As well as outputting checkpoint files during a simulation run, i-PI
also creates a checkpoint automatically at the end of the simulation,
with file name “RESTART”. In the same way as the checkpoint files
discussed above, it contains the full state of the simulation. It can be
used to seamlessly restart the simulation if the user decides that a
longer run is needed to gather sufficient statistics, or if i-PI is
terminated before the desired number of steps have been completed.

i-PI will try to generate a RESTART file when it terminates, either
because *total_time* has elapsed, or because it received a (soft) kill
signal by the operating system. A soft exit can also be forced by
creating an empty file named “EXIT” in the directory in which i-PI is
running.

An important point to note is that since each time step is split into
several parts, it is only at the end of each step that all the variables
are consistent with each other in such a way that the simulation can be
restarted from them without changing the dynamics. Thus if a soft exit
call is made during a step, then the restart file that is created must
correspond to the state of the system *before* that step began. To this
end, the state of the system is saved at the start of every step.
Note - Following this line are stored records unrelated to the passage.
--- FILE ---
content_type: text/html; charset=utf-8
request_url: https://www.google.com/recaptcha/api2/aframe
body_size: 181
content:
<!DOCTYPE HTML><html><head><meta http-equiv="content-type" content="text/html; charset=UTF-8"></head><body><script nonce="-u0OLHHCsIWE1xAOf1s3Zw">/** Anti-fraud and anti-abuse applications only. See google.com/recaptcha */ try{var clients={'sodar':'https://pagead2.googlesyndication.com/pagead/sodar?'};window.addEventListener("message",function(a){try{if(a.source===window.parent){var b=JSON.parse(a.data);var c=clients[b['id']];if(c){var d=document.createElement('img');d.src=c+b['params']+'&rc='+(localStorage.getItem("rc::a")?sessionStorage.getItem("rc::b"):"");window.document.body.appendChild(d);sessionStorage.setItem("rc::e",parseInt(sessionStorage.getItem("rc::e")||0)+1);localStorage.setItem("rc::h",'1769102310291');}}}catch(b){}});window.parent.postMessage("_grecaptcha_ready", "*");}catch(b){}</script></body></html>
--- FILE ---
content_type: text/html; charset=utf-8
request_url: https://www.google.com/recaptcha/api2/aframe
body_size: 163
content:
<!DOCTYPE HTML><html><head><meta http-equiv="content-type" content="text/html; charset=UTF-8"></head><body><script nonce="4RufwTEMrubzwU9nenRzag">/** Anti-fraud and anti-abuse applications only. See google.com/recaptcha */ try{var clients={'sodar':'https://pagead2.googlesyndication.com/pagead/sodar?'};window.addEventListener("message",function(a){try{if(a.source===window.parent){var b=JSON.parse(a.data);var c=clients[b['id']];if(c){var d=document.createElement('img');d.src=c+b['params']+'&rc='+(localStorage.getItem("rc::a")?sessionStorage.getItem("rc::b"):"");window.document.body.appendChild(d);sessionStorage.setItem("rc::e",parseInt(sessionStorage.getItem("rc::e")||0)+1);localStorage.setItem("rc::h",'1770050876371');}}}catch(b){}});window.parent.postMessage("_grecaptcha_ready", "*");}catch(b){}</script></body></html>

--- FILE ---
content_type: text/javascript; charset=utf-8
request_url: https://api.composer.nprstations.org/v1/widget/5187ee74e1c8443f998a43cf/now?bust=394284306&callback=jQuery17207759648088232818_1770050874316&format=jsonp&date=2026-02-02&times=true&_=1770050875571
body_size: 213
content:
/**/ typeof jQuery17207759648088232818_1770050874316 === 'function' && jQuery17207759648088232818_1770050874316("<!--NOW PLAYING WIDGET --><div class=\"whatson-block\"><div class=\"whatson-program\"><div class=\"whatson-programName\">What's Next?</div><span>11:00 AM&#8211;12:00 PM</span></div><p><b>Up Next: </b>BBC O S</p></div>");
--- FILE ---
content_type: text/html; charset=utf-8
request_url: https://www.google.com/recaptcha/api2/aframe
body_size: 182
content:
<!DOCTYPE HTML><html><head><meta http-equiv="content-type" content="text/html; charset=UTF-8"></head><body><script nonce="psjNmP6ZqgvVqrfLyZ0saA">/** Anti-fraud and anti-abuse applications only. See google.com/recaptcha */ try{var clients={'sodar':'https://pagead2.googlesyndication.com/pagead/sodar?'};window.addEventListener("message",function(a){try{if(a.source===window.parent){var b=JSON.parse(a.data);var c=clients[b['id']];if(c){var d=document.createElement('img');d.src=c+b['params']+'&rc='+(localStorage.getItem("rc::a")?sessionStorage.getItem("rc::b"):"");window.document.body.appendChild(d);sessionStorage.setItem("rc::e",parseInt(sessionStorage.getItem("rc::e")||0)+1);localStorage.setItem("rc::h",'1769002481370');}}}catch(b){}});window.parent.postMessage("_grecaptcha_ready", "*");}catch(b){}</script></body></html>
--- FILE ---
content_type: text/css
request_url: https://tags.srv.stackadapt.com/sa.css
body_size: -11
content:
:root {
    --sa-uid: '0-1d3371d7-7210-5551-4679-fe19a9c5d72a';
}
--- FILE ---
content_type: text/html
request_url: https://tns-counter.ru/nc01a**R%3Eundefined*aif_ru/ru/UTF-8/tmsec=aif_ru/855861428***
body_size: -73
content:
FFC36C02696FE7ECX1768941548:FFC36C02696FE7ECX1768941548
In order to restart i-PI from a file named “RESTART" one simply has to
run

.. code-block::

   > python i-pi RESTART


Reading output files
--------------------

It can be useful to parse the output files of i-PI into a format that can
be readily manipulated in a custom Python script. To this end, i-PI provides
a few utilities. `ipi.read_output` that can be used to parse a property output 
file, that returns data blocks as a dictionary of numpy array, and additional
information from the header (such as units, and the description of each
property) as a separate dictionary

.. code-block::

   from ipi import read_output
   data, info = read_output("simulation.out")

Trajectory files can be read with `ipi.read_trajectory`. This reads the 
trajectory output into a list of `ase.Atoms` objects (hence this functionality
has a dependency on `ase`), converting positions and cell to angstrom, and 
moving other properties to arrays and converting 
them to ASE units (e.g. forces are in eV/Å). `extras` output files (that
contain either numerical data, or raw strings, returned by the driver code
in addition to energy and forces) can be processed by using `format='extras'`
and an option: the call will then return a dictionary with an entry having the
name of the type of extra (if present) and either a list of the raw strings, 
or a numpy array with the data. A second dictionary entry contains the list
of step numbers. 

.. code-block::

   from ipi import read_trajectory
   data = read_trajectory("simulation.dipoles", format="extras")